#### Directions for this task:
Rename "dark suit jacket" as "black suit jacket" throughout the lines below, and reproduce everything else unchanged. Leave the pictures out.
------ Data lines ------
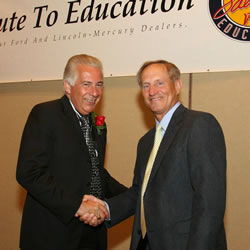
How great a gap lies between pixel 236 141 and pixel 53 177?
1673 millimetres

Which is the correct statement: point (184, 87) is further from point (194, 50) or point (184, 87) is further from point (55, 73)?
point (55, 73)

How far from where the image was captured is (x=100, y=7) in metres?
3.42

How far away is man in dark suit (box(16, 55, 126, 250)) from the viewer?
2158 millimetres

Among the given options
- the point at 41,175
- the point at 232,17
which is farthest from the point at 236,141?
the point at 41,175

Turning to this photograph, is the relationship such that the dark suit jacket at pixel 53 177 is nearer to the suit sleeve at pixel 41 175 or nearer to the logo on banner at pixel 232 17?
the suit sleeve at pixel 41 175

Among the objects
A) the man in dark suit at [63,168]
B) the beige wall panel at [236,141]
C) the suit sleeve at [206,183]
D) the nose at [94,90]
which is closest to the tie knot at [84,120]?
the man in dark suit at [63,168]

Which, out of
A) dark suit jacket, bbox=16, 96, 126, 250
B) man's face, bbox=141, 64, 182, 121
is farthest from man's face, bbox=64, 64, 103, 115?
man's face, bbox=141, 64, 182, 121

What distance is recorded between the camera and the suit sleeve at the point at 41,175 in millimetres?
2133

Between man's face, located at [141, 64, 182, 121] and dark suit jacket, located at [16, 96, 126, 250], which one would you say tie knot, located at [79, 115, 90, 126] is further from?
man's face, located at [141, 64, 182, 121]

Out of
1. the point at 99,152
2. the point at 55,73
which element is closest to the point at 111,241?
the point at 99,152

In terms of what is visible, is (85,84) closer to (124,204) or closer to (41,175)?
(41,175)

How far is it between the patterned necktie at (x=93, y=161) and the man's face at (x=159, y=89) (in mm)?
511

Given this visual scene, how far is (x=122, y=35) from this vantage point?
10.9 feet

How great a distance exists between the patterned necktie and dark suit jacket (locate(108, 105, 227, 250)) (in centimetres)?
55
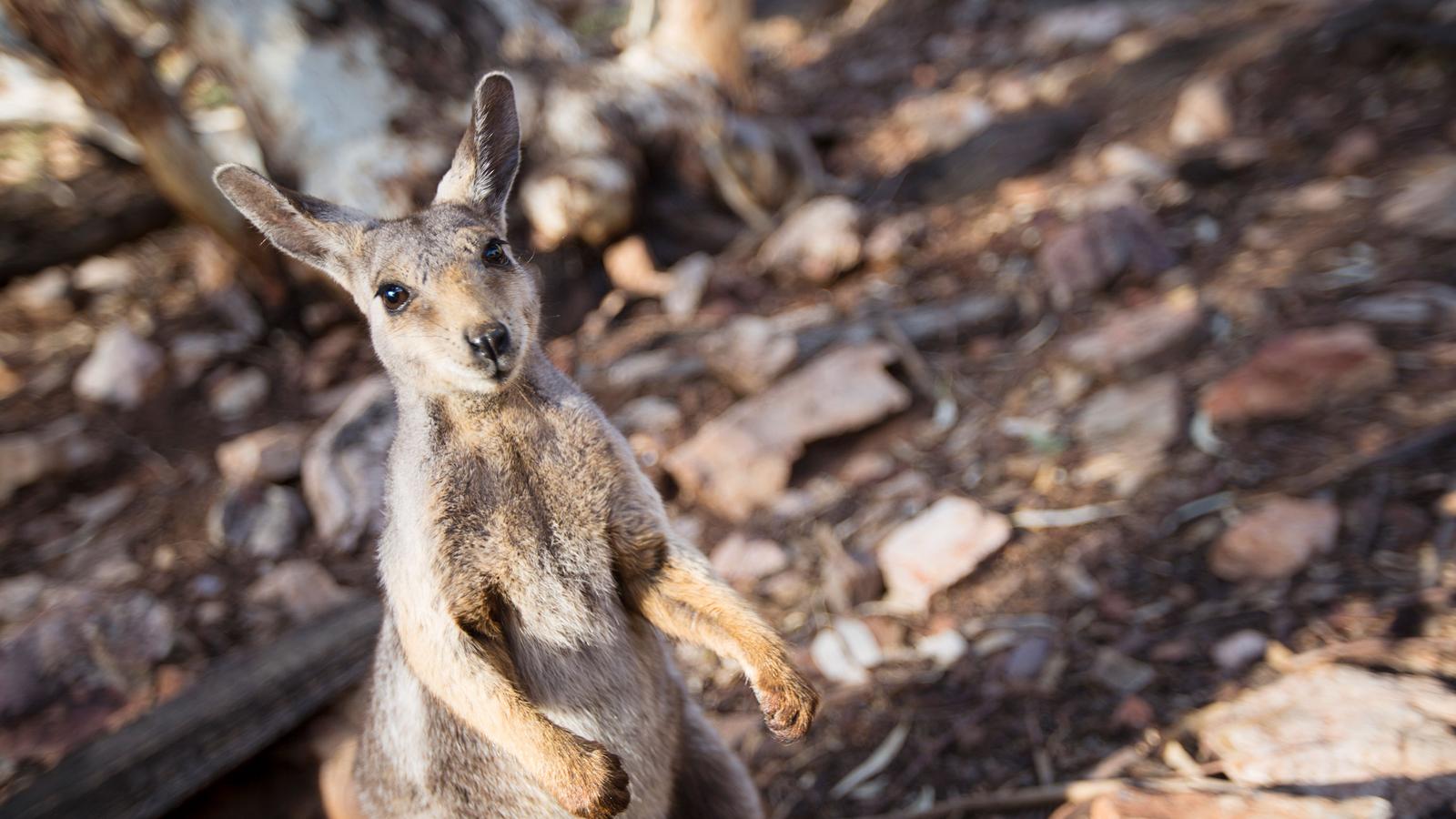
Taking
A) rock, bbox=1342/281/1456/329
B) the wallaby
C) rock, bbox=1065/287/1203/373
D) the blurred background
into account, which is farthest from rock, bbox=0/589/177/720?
rock, bbox=1342/281/1456/329

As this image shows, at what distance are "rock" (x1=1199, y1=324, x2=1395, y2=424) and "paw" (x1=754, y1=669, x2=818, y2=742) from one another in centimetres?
222

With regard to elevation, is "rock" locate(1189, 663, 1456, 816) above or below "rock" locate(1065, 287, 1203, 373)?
below

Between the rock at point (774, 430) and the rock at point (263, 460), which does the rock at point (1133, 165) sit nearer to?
the rock at point (774, 430)

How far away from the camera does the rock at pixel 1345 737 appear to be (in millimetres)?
2119

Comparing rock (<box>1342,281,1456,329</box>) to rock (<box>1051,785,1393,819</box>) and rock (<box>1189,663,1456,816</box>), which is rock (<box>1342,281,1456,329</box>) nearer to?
rock (<box>1189,663,1456,816</box>)

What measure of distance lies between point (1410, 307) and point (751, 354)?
105 inches

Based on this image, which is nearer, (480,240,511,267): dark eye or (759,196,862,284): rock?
(480,240,511,267): dark eye

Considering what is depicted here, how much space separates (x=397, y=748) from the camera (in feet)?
7.88

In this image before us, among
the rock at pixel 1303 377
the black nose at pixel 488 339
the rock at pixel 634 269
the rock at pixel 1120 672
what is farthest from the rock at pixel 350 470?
the rock at pixel 1303 377

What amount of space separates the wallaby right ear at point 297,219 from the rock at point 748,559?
1.86 meters

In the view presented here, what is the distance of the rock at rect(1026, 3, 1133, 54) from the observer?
827 centimetres

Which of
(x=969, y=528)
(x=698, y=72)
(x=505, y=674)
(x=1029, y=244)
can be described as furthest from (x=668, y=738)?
(x=698, y=72)

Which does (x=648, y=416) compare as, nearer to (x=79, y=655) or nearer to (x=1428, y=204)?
(x=79, y=655)

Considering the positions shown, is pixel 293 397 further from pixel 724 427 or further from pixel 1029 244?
pixel 1029 244
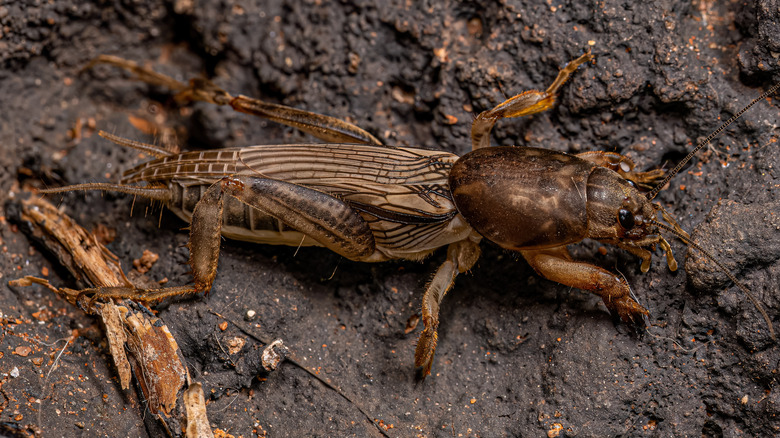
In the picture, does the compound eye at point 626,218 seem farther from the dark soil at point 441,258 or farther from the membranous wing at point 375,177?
the membranous wing at point 375,177

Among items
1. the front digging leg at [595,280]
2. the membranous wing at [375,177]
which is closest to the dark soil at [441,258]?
the front digging leg at [595,280]

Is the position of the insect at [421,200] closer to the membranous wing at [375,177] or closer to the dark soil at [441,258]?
the membranous wing at [375,177]

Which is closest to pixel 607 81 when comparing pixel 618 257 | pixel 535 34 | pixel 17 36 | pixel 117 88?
pixel 535 34

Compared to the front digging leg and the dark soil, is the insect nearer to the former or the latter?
the front digging leg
------
#### Response to the exercise:
How great a gap lies between pixel 236 141 and pixel 53 177?
1673 millimetres

Which is the correct statement: point (184, 87) is further from point (194, 50) or point (184, 87) is further from point (55, 73)?
point (55, 73)

How far from where the image was captured is (x=100, y=7) in metres?
3.42

How far away is man in dark suit (box(16, 55, 126, 250)) from the viewer?
2158 millimetres

Among the given options
- the point at 41,175
- the point at 232,17
which is farthest from the point at 236,141?
the point at 41,175

Turning to this photograph, is the relationship such that the black suit jacket at pixel 53 177 is nearer to the suit sleeve at pixel 41 175 or nearer to the logo on banner at pixel 232 17?
the suit sleeve at pixel 41 175

Among the objects
A) the man in dark suit at [63,168]
B) the beige wall panel at [236,141]
C) the suit sleeve at [206,183]
D) the nose at [94,90]
which is closest to the tie knot at [84,120]?
the man in dark suit at [63,168]

Which, out of
A) black suit jacket, bbox=16, 96, 126, 250
B) man's face, bbox=141, 64, 182, 121
is farthest from man's face, bbox=64, 64, 103, 115?
man's face, bbox=141, 64, 182, 121

What distance is recorded between the camera and the suit sleeve at the point at 41,175 in millimetres?
2133

Between man's face, located at [141, 64, 182, 121] and black suit jacket, located at [16, 96, 126, 250], which one would you say tie knot, located at [79, 115, 90, 126] is further from?
man's face, located at [141, 64, 182, 121]

Out of
1. the point at 99,152
2. the point at 55,73
which element is closest to the point at 111,241?
the point at 99,152

In terms of what is visible, is (85,84) closer to (124,204) or closer to (41,175)?
(41,175)

How far is it between the patterned necktie at (x=93, y=161) and the man's face at (x=159, y=89) (in mm)?
511

Given this visual scene, how far is (x=122, y=35) from this vantage point?
10.9 feet

How great a distance exists between the patterned necktie and black suit jacket (locate(108, 105, 227, 250)) (in centimetres)?
55
Taking
A) rock, bbox=1342/281/1456/329
B) the wallaby
C) rock, bbox=1065/287/1203/373
D) the blurred background
into account, which is farthest from rock, bbox=0/589/177/720?
rock, bbox=1342/281/1456/329

As this image shows, at what distance are "rock" (x1=1199, y1=324, x2=1395, y2=424) and "paw" (x1=754, y1=669, x2=818, y2=742) from one another in centimetres?
222

With regard to elevation, is "rock" locate(1189, 663, 1456, 816) above or below "rock" locate(1065, 287, 1203, 373)?
below

Between the rock at point (774, 430) and the rock at point (263, 460), which does the rock at point (1133, 165) sit nearer to?
the rock at point (774, 430)

How far away from the camera does the rock at pixel 1345 737 appear to be (in millimetres)?
2119

Comparing rock (<box>1342,281,1456,329</box>) to rock (<box>1051,785,1393,819</box>) and rock (<box>1189,663,1456,816</box>), which is rock (<box>1342,281,1456,329</box>) nearer to?
rock (<box>1189,663,1456,816</box>)

What measure of distance lies between point (1410, 307) and point (751, 354)?
105 inches

Based on this image, which is nearer, (480,240,511,267): dark eye or (759,196,862,284): rock?
(480,240,511,267): dark eye

Considering what is depicted here, how much space separates (x=397, y=748) from the camera (in feet)?
7.88

In this image before us, among
the rock at pixel 1303 377
the black nose at pixel 488 339
the rock at pixel 634 269
the rock at pixel 1120 672
what is farthest from the rock at pixel 350 470?
the rock at pixel 1303 377

What amount of space separates the wallaby right ear at point 297,219 from the rock at point 748,559?
1.86 meters

In the view presented here, what is the distance of the rock at rect(1026, 3, 1133, 54) from the observer?
827 centimetres

Which of
(x=969, y=528)
(x=698, y=72)
(x=505, y=674)
(x=1029, y=244)
can be described as furthest from (x=668, y=738)?
(x=698, y=72)

Which does (x=648, y=416) compare as, nearer to (x=79, y=655) or nearer to (x=1428, y=204)?
(x=79, y=655)

Considering the positions shown, is pixel 293 397 further from pixel 724 427 or further from pixel 1029 244?
pixel 1029 244
In the picture, does the compound eye at point 626,218 seem farther from the dark soil at point 441,258 or farther from the membranous wing at point 375,177?
the membranous wing at point 375,177

Among items
1. the front digging leg at [595,280]
2. the membranous wing at [375,177]
which is closest to the dark soil at [441,258]?
the front digging leg at [595,280]

Is the position of the insect at [421,200] closer to the membranous wing at [375,177] or closer to the dark soil at [441,258]?
the membranous wing at [375,177]

Which is closest to pixel 607 81 when comparing pixel 618 257 | pixel 535 34 | pixel 17 36 | pixel 117 88?
pixel 535 34

Compared to the front digging leg and the dark soil, is the insect nearer to the former or the latter?
the front digging leg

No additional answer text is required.